- [Votre consigne]
Prolongez le texte ci-dessous consacré au dessin selon Badiou, en reprenant juste après sa dernière phrase.

- [Extrait]
A propos de LNA, lacanian inck

  Dans le numéro 8 du Nouvel Ane, LNA paru en février, Gérard Wajcman à propos de Bruce Nauman fait l’éloge d’un art de la mise en scène. Mise en scène à laquelle se livre Jacques-Alain Miller avec Orlan. Par contre, un encart  fait référence à la revue new-yorkaise lacanian Inck dont le numéro 28 présente un article en langue anglaise d’Alain Badiou , intitulé Drawing, dont le sériel est une leçon sur ce qui focalise le champ de la pure plastique.

   Badiou y donne sa définition de l’art comme « une description sans lieu ». A partir de là , il pose qu’un dessin est un complexe de marques qui n’ont pas de lieu parce que, dans un dessin authentique, les traces, les lignes ne sont pas incluses dans le fond , mais créent le fond comme un espace ouvert : un lieu inexistant. D’où sa définition du dessin : « quand quelque (some) trace hors lieu crée à sa place une surface vide ».

  Ainsi, Badiou oppose la matérialité du support, la feuille de papier comme totalité close, et les marques, les lignes qui n’existent pas par elles-mêmes, ayant à composer quelque chose (something) dans la feuille de papier qui, elle-même, comme telle n’existe pas, parce qu’elle est créée par les marques dans sa fonction de fond comme surface ouverte. C’est ce qu’il qualifie de « mouvante réciprocité entre existence et inexistence » ; ce qui serait l’essence du dessin, une « conjonction paradoxale entre être et ne pas être ». Badiou introduit par là une thématisation à caractère ontologique.

  Dans les limites de notre champ, nous identifions ce hors-lieu de la trace qui crée à sa place une surface vide au fait, d’une part, que la rencontre du geste et du support a pour effet la rémanence de la consistance du tact en la trace, d’autre part le fait que la torsion moebienne de la structure d’enveloppe de la pulsion scopique présente en chacun des  points de la trace l’envers de celle-ci au lieu même de son endroit, soit un envers sans endroit ou un endroit sans envers, en adéquation donc avec le point négatif du chiasme phénoménologique touchant /touché (Merleau-Ponty, Notes de travail, in Le visible et l’invisible).

  Ainsi l’ouverture de l’espace pictural  est l’effet de la congruence de l’objet de la pulsion scopique, le regard insaisissable, et le point de négativité du chiasme phénoménologique. L’artiste est en mesure de construire son œuvre dans l’ouverture de cet espace à partir de sa position subjective spécifique, celle du point de regard à l’infini dans l’acuité de l’attention flottante qui lui est propre. Position qu’il négocie, en sa division subjective, avec le point-sujet de la vision, de l’espace géométral.

- [Données enregistrées]

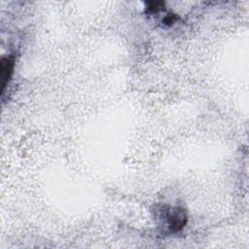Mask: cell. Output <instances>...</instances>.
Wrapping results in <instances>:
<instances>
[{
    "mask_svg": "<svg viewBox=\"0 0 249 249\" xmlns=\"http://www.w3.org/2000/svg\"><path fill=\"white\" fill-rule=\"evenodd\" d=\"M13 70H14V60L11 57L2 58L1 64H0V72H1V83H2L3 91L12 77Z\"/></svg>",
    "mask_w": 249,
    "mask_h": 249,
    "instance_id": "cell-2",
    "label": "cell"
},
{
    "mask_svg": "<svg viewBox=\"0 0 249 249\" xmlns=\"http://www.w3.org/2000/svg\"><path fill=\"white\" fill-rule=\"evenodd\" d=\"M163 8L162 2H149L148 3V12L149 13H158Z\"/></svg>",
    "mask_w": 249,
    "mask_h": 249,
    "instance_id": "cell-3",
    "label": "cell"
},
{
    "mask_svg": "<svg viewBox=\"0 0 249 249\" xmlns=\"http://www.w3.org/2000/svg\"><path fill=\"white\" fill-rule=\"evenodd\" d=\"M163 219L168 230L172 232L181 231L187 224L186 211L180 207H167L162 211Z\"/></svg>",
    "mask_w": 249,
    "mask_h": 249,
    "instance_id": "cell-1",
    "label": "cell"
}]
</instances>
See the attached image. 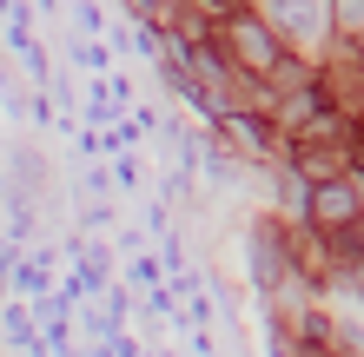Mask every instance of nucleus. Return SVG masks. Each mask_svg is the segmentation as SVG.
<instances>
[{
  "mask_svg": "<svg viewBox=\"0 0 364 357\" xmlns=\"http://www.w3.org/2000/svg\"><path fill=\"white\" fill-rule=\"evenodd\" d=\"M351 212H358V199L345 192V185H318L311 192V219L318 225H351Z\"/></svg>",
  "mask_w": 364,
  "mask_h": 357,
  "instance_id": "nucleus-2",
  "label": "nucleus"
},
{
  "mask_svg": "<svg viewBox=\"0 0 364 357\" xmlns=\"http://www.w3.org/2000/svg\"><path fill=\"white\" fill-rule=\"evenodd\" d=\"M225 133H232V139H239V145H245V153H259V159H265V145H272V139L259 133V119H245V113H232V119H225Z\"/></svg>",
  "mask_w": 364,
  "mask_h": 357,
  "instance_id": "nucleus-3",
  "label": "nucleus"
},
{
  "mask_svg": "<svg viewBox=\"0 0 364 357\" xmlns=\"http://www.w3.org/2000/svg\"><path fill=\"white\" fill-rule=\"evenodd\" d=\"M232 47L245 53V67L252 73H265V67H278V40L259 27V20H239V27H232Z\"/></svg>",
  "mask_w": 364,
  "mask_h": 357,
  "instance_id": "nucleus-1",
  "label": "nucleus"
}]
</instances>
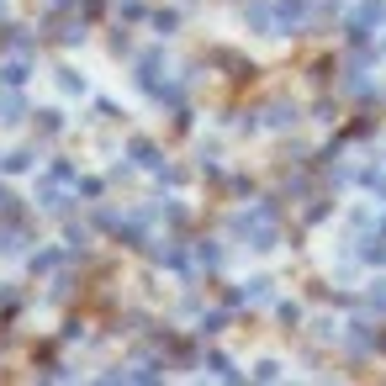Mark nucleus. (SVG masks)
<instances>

- [Réponse attendue]
 

  A cet égard, l’autoprtrait de Chardin au pastel de l’ancienne collection Michel Lévy, du département des Arts graphiques du Louvre, est dans un après-coup de l’histoire comme, si ce n’est la réduction, l’épure du dispositif des Ménines de Vélasquez tel qu’il fut analysé par Lacan (le Séminaire XIII).

  Dans le catalogue de l’exposition Chardin du Grand Palais (1999-2000), il est écrit « Chardin veut attirer notre attention sur la tache rouge du crayon de pastel, son nouvel instrument de travail, pour nous montrer que, jusqu’à son dernier souffle, et comme pour défier la mort, l’essentiel pour lui c’est son œuvre de créateur ».

  Nous pouvons reprendre l’interprétation de l’exhibition de ce crayon de pastel, en portant notre attention sur la tache de bleu qui s’y trouve. Cette tache indique que l’artiste aura figuré ce crayon de pastel en ajout sur le fond bleu du tableau. En effet cette petite tache de bleu est le résultat de l’adhérence de cette couleur de fond qui s’est imprimée sur le crayon de pastel : une fine pellicule de matière qui présente donc son envers par rapport à son recouvrement initial sur le support. Néanmoins, dans l’acte d’inscription, l’instant du contact du crayon de pastel bleu sur la surface figurant le crayon de pastel rouge, la trace a présenté son envers à cause de l’effet de retournement spéculaire de l’autoportrait. Mais comme cette trace a été figurée retournée, imprimée sur le crayon de pastel rouge, elle se donne donc en même temps comme l’envers de cet envers : son endroit. C’est ainsi qu’elle reflète dans le champ de la vision la torsion topologique de celui du regard.

  Rappelons que Chardin est, peut-être  plus que tout autre, le peintre dont l’espace repose d’évidence sur la tactilité.